UN SINGE EN HIVER
réalisé par Henri Verneuil
avec
Confrontation entre un vieil homme qui rêve d'une époque révolue et un jeune homme qui rêve de triomphes personnels qu'il n'a pas été en mesure d'atteindre.
Le vieux croustillant et grincheux est joué par Gabin vieux ,qui tient un petit hôtel sur la côte normande dans une ville quelque part près de Deauville, où il vit sobrement avec sa femme et avec ses souvenirs de jeunesse en Chine avec la marine française . Il a été un grand ivrogne jusqu'à la fin de la guerre : il a promis à sa femme qu'il ne boirait plus s'il sortait vivant des bombardements . Depuis , il est sobre et mangeur de bonbons.
Quelques années plus tard arrive dans l'hôtel pour plusieurs nuits , un jeune homme incarné par Belmondo. Il vient chercher sa fille qui vit dans un collège du village. Et il cherche un peu de réconfort dans un bistrot du village : soûleries, bagarres....
Le vieux, maussade au début, est tenté de se joindre au gai-luron dans ses beuveries. Il résiste un certain temps voulant tenir sa promesse jusqu'à un soir où il amène le jeune homme dans un de ses anciens buvoirs. ce sera la soûlerie ultime avec feux d'artifices sur la plage.

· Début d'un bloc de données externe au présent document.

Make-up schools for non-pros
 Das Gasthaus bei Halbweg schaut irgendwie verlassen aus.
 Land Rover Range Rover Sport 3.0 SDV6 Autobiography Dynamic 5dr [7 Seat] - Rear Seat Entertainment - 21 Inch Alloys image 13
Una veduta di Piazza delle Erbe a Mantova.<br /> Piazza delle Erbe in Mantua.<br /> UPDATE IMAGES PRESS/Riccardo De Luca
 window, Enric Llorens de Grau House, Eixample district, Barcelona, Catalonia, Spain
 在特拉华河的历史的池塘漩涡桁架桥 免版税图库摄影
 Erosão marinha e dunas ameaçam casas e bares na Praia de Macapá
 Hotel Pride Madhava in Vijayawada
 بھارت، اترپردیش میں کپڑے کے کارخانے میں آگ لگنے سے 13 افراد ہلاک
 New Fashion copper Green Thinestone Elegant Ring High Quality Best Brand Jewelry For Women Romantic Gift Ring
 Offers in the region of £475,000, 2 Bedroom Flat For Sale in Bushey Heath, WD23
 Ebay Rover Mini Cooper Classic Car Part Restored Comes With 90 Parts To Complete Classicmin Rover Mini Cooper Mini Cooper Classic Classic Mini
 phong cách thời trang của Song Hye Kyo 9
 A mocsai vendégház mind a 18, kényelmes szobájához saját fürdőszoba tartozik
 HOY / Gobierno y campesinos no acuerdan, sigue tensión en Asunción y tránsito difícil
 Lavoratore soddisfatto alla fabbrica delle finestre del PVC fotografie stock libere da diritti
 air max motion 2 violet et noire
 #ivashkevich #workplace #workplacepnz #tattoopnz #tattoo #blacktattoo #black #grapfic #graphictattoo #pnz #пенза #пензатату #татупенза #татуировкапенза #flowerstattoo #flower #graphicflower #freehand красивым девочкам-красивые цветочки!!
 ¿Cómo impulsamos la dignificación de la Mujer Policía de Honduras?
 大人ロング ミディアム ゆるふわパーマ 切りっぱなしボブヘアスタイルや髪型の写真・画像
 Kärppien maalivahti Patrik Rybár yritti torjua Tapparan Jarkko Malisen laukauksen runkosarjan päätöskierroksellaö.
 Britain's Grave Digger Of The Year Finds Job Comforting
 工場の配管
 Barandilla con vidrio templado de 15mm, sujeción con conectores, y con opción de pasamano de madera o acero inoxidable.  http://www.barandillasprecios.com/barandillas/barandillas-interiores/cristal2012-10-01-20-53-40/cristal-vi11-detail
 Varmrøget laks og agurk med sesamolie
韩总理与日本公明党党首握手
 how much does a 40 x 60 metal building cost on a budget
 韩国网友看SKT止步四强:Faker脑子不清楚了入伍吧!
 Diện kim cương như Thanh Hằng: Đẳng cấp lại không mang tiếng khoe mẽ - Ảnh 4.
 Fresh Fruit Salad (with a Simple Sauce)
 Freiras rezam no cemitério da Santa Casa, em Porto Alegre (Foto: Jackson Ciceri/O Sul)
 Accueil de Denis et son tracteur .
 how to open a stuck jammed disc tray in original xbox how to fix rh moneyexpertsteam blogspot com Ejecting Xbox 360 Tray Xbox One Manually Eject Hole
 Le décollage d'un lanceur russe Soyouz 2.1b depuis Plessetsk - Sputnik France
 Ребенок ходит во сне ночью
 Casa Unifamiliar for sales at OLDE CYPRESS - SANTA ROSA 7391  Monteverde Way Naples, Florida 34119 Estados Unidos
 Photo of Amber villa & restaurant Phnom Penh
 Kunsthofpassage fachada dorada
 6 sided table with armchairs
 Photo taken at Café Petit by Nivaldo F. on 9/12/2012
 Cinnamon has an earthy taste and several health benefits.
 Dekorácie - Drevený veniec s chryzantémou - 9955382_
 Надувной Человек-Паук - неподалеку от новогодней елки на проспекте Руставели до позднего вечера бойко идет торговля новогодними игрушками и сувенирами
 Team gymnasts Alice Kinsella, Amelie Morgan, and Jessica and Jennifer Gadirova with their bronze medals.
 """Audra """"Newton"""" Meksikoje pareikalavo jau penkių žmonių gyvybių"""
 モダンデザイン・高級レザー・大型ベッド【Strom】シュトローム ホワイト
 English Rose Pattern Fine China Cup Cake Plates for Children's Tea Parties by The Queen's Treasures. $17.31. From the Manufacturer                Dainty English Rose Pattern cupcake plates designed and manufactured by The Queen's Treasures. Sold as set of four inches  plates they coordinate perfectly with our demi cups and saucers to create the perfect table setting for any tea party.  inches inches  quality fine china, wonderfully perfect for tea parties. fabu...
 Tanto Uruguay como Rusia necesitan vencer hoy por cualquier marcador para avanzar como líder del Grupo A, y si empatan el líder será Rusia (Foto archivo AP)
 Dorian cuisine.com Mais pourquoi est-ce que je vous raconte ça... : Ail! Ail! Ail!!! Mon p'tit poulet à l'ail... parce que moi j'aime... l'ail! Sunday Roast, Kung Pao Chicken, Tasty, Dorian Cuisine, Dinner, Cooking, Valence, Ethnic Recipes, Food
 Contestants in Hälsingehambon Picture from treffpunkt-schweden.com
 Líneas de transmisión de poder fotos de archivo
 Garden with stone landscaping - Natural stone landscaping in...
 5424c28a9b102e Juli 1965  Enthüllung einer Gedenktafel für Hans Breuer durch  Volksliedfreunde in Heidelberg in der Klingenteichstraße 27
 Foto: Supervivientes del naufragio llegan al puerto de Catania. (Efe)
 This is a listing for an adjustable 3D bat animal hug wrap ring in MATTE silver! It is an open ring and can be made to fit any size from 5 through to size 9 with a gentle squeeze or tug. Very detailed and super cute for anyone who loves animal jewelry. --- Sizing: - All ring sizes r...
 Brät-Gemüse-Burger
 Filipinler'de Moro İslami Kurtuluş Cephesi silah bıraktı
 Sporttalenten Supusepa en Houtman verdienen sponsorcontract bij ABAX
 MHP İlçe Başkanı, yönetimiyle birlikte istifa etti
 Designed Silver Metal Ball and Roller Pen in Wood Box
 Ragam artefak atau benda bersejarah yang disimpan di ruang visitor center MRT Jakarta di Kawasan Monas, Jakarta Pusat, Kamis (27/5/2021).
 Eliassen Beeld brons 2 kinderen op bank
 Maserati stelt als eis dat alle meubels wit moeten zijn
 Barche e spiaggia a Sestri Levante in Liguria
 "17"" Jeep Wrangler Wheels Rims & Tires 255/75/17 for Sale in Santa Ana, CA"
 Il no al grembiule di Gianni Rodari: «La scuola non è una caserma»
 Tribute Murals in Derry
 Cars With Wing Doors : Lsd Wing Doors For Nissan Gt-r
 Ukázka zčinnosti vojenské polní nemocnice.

Et le lendemain, chacun reprend le cours normal de la vie ; le vieux ira voir son père et le jeune repartira en train avec sa fille.
Film tourné dans la tristesse de l'hiver, avec pluie battante , ville en bord de mer et des aperçus de gris, océan en colère.
Mlle Flon est touchante dans le rôle de la femme en difficulté, Noel Roquevert est très amusant comme magasinier donquichottesque, Paul Frankeur fait un bon travail comme ancien compagnon de beuverie de Gabin .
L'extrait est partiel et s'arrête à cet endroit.